GABİ İLE HABİ
SEÇİM
ARİFESİNDE
Gabi: Ey Amerikan Milleti!
Habi: Günaydın, Gabi.
Gabi: Gözün aydın!
Habi: Ne aydını, bir muştun mu var?
Gabi: Sayısız devrim saydın!
Habi: Çitten atlayan kuzuları saydım!
Gabi: Geldiğini fark etmemiştim, hoş geldin
Habi.
Habi: Doksan saat oldu şuraya dikileli.
Gabi: Hazırlanıyorum da…
Habi: Neye hazırlanıyorsun?
Gabi: Seçime hazırlanıyorum.
Habi: ABD’ye mi başkan olacaksın?
Gabi: Ey Alman Milleti!
Habi: Yahu etme, eyleme bunu bana!
Gabi: Ey Fransız Milleti!
Habi: Cık, cık, cık… Cacık koyma ortaya.
Gabi: Ey İngiliz Milleti! Ey Rus Milleti!
Habi: Ya sabır!!! Neyin seçimine
hazırlanıyorsun, bre Gabi?
Gabi: Memleket seçimine…
Habi: O zaman…
Gabi: Yeşil ördek gibi daldım göllere. Sen
düşürdün beni dilden dillere.
Habi: Türkü okuma bana.
Gabi: Ey Türk Milleti!
Habi: Olmaz.
Gabi: Ey Kürt Milleti! Ey Laz Milleti! Ey
Gürcü Milleti! Ey Rum Milleti! Ey Roman Milleti!
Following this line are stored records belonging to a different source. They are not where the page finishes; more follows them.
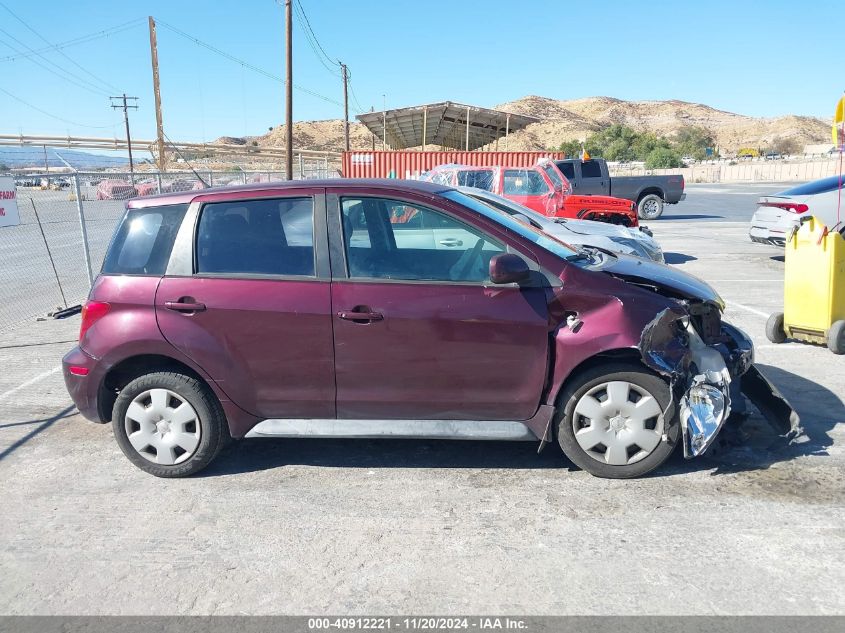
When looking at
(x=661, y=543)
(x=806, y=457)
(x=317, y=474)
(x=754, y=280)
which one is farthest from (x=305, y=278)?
(x=754, y=280)

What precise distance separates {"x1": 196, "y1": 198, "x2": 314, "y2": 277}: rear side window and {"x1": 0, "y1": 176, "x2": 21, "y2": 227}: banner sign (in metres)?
5.01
Habi: “Olmaz, olmaz, bu iş olamaz.”
Gabi: “Olmaz, olmaz deme. Olmaz, olmaz.”
Habi: “Hiç yalvarma bu iş olamaz.”
Gabi: Ey Yetmiş Altı Milyon Milleti!
Habi: Oldu da bitti maşallah! Nazar değmez
inşallah!
Gabi: Tepme kapına gelen kısmeti!
Habi: Ey Dünya vatandaşı! Huy olmuş sende,
bilmemek nimeti!
Gabi: “Yürümekle aşınmaz yollar!”
“Medeniyettir otoyollar!” Haydi, bana bol keseden oylar!
BİR KISSA:
Memleketin
birinde halk, sultanın (padişahın) yüzünün domuza benzediğinden bahseder olmuş.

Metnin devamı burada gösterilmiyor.